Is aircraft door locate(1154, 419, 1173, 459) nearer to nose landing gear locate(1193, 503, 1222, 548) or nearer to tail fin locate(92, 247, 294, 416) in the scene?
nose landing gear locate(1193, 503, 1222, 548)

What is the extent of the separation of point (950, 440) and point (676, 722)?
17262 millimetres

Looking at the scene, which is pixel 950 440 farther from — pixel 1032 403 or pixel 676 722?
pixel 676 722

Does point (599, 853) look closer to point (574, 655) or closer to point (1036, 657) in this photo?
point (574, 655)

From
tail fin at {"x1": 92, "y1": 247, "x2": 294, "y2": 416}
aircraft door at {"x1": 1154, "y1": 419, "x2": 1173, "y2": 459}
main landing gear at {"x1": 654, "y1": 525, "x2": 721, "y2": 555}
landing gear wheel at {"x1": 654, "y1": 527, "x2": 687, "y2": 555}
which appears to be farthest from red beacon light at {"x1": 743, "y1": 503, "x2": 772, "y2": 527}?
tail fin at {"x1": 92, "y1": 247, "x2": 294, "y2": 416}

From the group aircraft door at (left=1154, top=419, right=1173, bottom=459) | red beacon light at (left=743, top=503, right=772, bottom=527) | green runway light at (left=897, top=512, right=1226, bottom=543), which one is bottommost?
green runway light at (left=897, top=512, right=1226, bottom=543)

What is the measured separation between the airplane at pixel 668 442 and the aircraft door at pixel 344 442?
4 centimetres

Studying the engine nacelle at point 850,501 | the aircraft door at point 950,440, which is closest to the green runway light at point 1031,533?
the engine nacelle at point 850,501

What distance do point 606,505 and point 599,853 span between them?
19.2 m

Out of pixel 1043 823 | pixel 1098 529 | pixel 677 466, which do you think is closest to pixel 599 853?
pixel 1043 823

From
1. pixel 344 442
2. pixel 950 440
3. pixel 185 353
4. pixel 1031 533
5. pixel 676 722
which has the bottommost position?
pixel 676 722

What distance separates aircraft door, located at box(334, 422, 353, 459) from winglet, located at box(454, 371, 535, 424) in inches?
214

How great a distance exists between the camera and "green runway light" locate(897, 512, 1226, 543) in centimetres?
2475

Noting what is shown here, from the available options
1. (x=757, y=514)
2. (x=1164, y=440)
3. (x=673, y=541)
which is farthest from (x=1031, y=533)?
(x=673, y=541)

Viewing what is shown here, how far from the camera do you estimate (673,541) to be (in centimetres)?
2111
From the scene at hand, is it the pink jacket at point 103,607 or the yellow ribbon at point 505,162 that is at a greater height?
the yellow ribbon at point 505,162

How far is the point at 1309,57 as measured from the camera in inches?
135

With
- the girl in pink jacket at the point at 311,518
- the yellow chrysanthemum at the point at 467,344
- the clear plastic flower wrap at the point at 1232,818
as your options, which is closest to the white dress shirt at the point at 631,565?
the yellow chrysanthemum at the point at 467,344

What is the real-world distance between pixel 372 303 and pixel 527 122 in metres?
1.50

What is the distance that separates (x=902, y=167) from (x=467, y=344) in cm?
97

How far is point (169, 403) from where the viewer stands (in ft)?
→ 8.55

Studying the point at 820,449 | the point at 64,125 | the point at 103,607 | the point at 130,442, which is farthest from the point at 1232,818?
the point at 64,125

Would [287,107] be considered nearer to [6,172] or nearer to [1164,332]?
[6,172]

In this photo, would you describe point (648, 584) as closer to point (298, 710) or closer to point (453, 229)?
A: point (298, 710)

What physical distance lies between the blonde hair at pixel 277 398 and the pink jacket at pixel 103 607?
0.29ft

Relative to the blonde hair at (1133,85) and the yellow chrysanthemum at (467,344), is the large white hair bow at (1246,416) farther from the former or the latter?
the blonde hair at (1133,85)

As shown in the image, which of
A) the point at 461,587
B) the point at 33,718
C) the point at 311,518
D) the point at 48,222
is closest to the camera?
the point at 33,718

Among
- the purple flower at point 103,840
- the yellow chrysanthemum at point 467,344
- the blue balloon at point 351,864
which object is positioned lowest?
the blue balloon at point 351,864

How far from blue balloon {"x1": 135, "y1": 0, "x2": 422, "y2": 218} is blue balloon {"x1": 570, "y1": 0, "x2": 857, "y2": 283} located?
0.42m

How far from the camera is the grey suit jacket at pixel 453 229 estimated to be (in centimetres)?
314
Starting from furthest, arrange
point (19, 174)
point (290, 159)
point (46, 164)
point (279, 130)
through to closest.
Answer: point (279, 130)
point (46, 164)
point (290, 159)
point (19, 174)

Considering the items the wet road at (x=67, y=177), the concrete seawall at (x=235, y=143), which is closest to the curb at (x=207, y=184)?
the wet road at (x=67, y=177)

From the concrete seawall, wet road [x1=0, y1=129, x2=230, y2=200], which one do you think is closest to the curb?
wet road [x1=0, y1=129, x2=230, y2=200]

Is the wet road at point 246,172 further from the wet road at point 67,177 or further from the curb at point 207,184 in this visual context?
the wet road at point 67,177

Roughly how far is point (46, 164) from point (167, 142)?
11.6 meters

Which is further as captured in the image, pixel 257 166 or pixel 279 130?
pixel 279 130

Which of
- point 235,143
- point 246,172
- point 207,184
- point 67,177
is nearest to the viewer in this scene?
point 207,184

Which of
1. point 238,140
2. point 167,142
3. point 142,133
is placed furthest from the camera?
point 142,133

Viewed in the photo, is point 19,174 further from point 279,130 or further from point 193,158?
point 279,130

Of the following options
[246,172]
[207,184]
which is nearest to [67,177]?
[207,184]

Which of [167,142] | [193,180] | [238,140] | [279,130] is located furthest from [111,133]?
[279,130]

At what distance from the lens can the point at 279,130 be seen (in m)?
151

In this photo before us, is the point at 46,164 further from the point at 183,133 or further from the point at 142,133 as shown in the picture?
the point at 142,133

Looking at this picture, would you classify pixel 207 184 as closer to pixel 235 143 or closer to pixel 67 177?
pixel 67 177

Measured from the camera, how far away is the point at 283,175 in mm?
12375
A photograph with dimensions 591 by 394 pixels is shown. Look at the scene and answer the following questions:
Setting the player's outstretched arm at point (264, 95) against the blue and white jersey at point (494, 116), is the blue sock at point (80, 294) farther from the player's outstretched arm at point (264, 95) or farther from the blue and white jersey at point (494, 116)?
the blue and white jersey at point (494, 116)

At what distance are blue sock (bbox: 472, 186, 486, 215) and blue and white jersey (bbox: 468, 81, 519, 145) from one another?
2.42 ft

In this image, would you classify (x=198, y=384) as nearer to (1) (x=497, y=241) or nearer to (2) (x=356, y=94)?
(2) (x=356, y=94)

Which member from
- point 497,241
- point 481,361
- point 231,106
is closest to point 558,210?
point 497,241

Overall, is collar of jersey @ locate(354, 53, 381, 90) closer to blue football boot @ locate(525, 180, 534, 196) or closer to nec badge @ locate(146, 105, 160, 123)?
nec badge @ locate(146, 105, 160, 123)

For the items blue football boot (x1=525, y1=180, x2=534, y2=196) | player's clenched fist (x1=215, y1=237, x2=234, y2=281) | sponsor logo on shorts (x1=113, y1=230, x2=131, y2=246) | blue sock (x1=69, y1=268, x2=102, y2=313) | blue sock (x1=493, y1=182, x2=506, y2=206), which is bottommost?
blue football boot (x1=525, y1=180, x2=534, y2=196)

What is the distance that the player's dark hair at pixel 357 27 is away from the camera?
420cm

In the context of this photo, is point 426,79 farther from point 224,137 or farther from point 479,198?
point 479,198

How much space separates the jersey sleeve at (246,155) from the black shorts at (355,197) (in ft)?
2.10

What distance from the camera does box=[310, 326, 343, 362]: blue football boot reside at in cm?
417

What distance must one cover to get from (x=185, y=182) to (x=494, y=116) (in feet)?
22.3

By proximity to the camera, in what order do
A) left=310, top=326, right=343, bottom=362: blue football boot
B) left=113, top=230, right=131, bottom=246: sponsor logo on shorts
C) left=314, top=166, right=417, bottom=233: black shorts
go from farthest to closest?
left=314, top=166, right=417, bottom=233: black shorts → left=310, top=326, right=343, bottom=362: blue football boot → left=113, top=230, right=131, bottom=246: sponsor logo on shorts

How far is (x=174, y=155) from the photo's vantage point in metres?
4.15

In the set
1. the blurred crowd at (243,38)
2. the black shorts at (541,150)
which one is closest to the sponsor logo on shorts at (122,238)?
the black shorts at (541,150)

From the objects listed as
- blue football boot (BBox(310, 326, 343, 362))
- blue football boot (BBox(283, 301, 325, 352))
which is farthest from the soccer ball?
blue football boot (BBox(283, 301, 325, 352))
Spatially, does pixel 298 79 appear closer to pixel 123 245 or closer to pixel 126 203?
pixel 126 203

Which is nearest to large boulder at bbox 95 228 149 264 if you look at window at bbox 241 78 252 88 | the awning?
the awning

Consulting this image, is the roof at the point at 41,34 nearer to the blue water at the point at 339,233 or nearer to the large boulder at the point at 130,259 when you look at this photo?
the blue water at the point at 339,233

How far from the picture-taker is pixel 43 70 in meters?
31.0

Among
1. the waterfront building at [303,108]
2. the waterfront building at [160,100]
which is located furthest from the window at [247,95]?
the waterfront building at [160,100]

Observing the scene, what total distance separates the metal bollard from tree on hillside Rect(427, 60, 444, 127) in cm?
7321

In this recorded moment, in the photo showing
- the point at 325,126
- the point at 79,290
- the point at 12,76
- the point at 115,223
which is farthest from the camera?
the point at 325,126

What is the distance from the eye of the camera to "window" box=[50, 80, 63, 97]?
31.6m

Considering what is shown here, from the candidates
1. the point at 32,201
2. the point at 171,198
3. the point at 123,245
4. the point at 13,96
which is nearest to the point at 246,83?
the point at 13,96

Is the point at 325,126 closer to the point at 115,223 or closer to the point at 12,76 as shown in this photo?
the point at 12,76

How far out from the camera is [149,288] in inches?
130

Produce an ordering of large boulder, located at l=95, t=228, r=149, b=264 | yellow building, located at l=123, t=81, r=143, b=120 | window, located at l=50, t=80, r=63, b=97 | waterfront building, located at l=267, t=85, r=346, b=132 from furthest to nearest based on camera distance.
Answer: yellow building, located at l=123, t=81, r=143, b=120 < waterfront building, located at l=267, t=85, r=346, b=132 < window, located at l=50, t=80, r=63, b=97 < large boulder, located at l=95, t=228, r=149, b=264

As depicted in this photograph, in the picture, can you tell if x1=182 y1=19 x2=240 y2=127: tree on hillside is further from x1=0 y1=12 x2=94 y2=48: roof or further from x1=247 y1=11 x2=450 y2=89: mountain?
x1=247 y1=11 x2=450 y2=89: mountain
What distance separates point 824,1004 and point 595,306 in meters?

→ **Written instruction**: Return every line from the one holding "Produce an ordering" through the end of the data, exactly as it appears, with both ends kept and nothing else.

→ **Solution for this task**:
Produce an ordering of large boulder, located at l=95, t=228, r=149, b=264 | yellow building, located at l=123, t=81, r=143, b=120 | window, located at l=50, t=80, r=63, b=97 | waterfront building, located at l=267, t=85, r=346, b=132 from furthest to nearest based on camera distance.
Answer: yellow building, located at l=123, t=81, r=143, b=120 < waterfront building, located at l=267, t=85, r=346, b=132 < window, located at l=50, t=80, r=63, b=97 < large boulder, located at l=95, t=228, r=149, b=264

As depicted in this photograph, in the picture, can you tell if x1=182 y1=19 x2=240 y2=127: tree on hillside is further from x1=0 y1=12 x2=94 y2=48: roof or further from x1=247 y1=11 x2=450 y2=89: mountain?
x1=247 y1=11 x2=450 y2=89: mountain
What distance separates point 824,1004 and point 595,306 in meters?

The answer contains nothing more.